» **WRITTEN PROBLEM 1**: In the passage on the Highway Patrol Voluntary Pledge Fund, who is eligible for membership in the Fund?
» **WRITTEN PROBLEM 2**: Reproduce the passage on the Highway Patrol Voluntary Pledge Fund word for word, from "The Highway Patrol Voluntary Pledge Fund is" to "Carolina Highway Patrol.".

Taxation; Highway Patrol Voluntary Pledge Fund; G.S. 105-154; G.S. 105-258; General Statutes Chapter 126, Article 7.

Requested By:

Burley B. Mitchell, Jr., Secretary Department of Crime Control and Public Safety

Question:

Must the Highway Patrol Voluntary Pledge Fund report to the Department of Revenue information concerning distributions from the fund or is such information confidential under Article 7 of Chapter 126 of the General Statutes?

Conclusion:

The information is not confidential and must be reported to the Department of Revenue.

The Highway Patrol Voluntary Pledge Fund is an organization created for the purpose of making a monetary award to each of its members who leave the Highway Patrol by reason of death, retirement, or disability. This purpose is accomplished by collecting a small assessment from each of the remaining members whenever such an award is to be made. Only highway patrolmen are eligible for membership, but not all patrolmen are members, affiliation with the Fund being strictly voluntary and not a condition of employment. The Fund is an association of individual patrolmen and not an official organization of the North Carolina Highway Patrol.

Inasmuch as distributions from the Fund may be taxable to the patrolmen and beneficiaries who receive them, a question arises as to whether the Fund is subject to the reporting requirements of

G.S. 105-154:

"Every individual, partnership, corporation, joint-stock company or association, or insurance company . . . having the control, receipt, custody, disposal, or payment of interest (other than interest coupons payable to bearer), rent, salaries, wages, dividends, premiums, annuities, compensations, remunerations, emoluments or other fixed or determinable annual or periodical gains, profits, and incomes paid or payable during any year to any taxpayer, shall make complete return thereof to the Secretary of Revenue."

» **SOURCE DATA**:
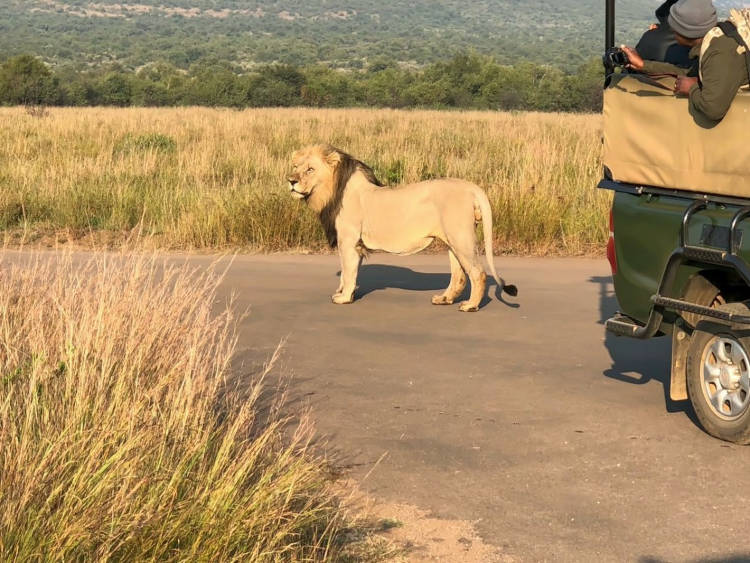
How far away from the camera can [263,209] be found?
15305 millimetres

» **WRITTEN REPLY 1**: Only highway patrolmen are eligible, and membership is voluntary.

» **WRITTEN REPLY 2**:
The Highway Patrol Voluntary Pledge Fund is an organization created for the purpose of making a monetary award to each of its members who leave the Highway Patrol by reason of death, retirement, or disability. This purpose is accomplished by collecting a small assessment from each of the remaining members whenever such an award is to be made. Only highway patrolmen are eligible for membership, but not all patrolmen are members, affiliation with the Fund being strictly voluntary and not a condition of employment. The Fund is an association of individual patrolmen and not an official organization of the North Carolina Highway Patrol.